[Records from a collection]

::::::::::

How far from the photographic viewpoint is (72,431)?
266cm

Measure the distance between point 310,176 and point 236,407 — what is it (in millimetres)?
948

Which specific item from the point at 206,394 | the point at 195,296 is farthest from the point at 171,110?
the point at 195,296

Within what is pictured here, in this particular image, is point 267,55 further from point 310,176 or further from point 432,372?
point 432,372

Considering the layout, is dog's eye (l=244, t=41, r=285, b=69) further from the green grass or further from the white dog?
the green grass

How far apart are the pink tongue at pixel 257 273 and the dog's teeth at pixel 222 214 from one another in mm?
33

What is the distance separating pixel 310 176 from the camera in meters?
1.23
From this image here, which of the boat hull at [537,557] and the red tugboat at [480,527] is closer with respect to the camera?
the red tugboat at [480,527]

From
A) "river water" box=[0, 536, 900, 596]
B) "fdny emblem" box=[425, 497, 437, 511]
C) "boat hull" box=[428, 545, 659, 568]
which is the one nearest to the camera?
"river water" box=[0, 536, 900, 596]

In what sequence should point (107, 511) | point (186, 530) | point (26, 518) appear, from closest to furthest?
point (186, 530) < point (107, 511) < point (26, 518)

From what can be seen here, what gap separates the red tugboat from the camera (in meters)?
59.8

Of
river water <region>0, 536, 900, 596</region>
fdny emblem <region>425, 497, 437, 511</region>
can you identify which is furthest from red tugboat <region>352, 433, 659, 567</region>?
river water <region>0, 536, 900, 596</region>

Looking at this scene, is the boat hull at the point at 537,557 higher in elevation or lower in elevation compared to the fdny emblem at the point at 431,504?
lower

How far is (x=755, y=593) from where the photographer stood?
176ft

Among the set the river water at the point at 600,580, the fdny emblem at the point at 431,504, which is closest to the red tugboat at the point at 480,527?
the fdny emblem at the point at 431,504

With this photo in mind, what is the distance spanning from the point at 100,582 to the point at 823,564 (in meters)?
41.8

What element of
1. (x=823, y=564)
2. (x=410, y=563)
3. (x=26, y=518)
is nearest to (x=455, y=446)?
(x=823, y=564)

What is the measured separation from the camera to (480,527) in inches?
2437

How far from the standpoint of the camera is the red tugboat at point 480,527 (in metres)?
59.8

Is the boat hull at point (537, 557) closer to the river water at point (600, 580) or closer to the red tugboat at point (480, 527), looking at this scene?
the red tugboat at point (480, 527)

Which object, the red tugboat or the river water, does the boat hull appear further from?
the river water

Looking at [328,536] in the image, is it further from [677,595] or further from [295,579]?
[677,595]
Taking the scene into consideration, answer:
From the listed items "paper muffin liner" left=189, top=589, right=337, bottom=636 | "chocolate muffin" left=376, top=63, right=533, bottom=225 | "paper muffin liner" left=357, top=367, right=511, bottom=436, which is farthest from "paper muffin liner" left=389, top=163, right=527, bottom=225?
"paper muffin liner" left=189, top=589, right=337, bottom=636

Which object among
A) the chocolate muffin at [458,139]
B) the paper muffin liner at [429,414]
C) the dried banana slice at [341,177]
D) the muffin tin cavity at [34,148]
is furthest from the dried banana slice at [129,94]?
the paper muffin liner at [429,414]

::::::::::

Reproduce every line of the data above verbatim, with no alterations or omissions.

How far from the photographic viewpoint is (72,431)?
266cm

Measure the distance between point 310,176 and point 236,407 — what is it (in millimetres)?
948

Which specific item from the point at 206,394 | the point at 195,296 is farthest from the point at 171,110?
the point at 195,296

Within what is pictured here, in this particular image, is point 267,55 further from point 310,176 or further from point 432,372?
point 432,372

Considering the layout, is dog's eye (l=244, t=41, r=285, b=69) further from the green grass or further from the white dog?
the green grass

How far apart are the pink tongue at pixel 257 273 and the dog's teeth at pixel 222 214 from one another in mm?
33

What is the distance separating pixel 310 176 from the camera in meters?
1.23
From this image here, which of the boat hull at [537,557] and the red tugboat at [480,527] is closer with respect to the camera?
the red tugboat at [480,527]

From
A) "river water" box=[0, 536, 900, 596]
B) "fdny emblem" box=[425, 497, 437, 511]
C) "boat hull" box=[428, 545, 659, 568]
which is the one nearest to the camera?
"river water" box=[0, 536, 900, 596]

In what sequence should point (107, 511) | point (186, 530) | point (26, 518) appear, from closest to furthest?
point (186, 530) < point (107, 511) < point (26, 518)

From what can be seen here, what gap separates the red tugboat from the camera (in meters)?
59.8

Of
river water <region>0, 536, 900, 596</region>
fdny emblem <region>425, 497, 437, 511</region>
can you identify which is furthest from red tugboat <region>352, 433, 659, 567</region>?
river water <region>0, 536, 900, 596</region>

Looking at this scene, is the boat hull at the point at 537,557 higher in elevation or lower in elevation compared to the fdny emblem at the point at 431,504?
lower

How far is (x=755, y=593) from where the photographer stood?
176ft

Among the set the river water at the point at 600,580, the fdny emblem at the point at 431,504, which is closest to the red tugboat at the point at 480,527?
the fdny emblem at the point at 431,504

With this photo in mind, what is the distance spanning from the point at 100,582 to the point at 823,564 (in meters)?
41.8

What element of
1. (x=823, y=564)
2. (x=410, y=563)
3. (x=26, y=518)
is nearest to (x=455, y=446)?
(x=823, y=564)

What is the measured separation from the camera to (480,527) in inches?
2437

How far from the standpoint of the camera is the red tugboat at point 480,527 (in metres)?
59.8

Is the boat hull at point (537, 557) closer to the river water at point (600, 580) or closer to the red tugboat at point (480, 527), looking at this scene?
the red tugboat at point (480, 527)

Which object, the red tugboat or the river water, does the boat hull appear further from?
the river water

Looking at [328,536] in the image, is it further from [677,595] or further from [295,579]?
[677,595]
Taking the scene into consideration, answer:
From the listed items "paper muffin liner" left=189, top=589, right=337, bottom=636 | "chocolate muffin" left=376, top=63, right=533, bottom=225 | "paper muffin liner" left=357, top=367, right=511, bottom=436, which is farthest from "paper muffin liner" left=389, top=163, right=527, bottom=225?
"paper muffin liner" left=189, top=589, right=337, bottom=636

Which object among
A) the chocolate muffin at [458,139]
B) the paper muffin liner at [429,414]
C) the dried banana slice at [341,177]
D) the muffin tin cavity at [34,148]
is furthest from the dried banana slice at [129,94]?
the paper muffin liner at [429,414]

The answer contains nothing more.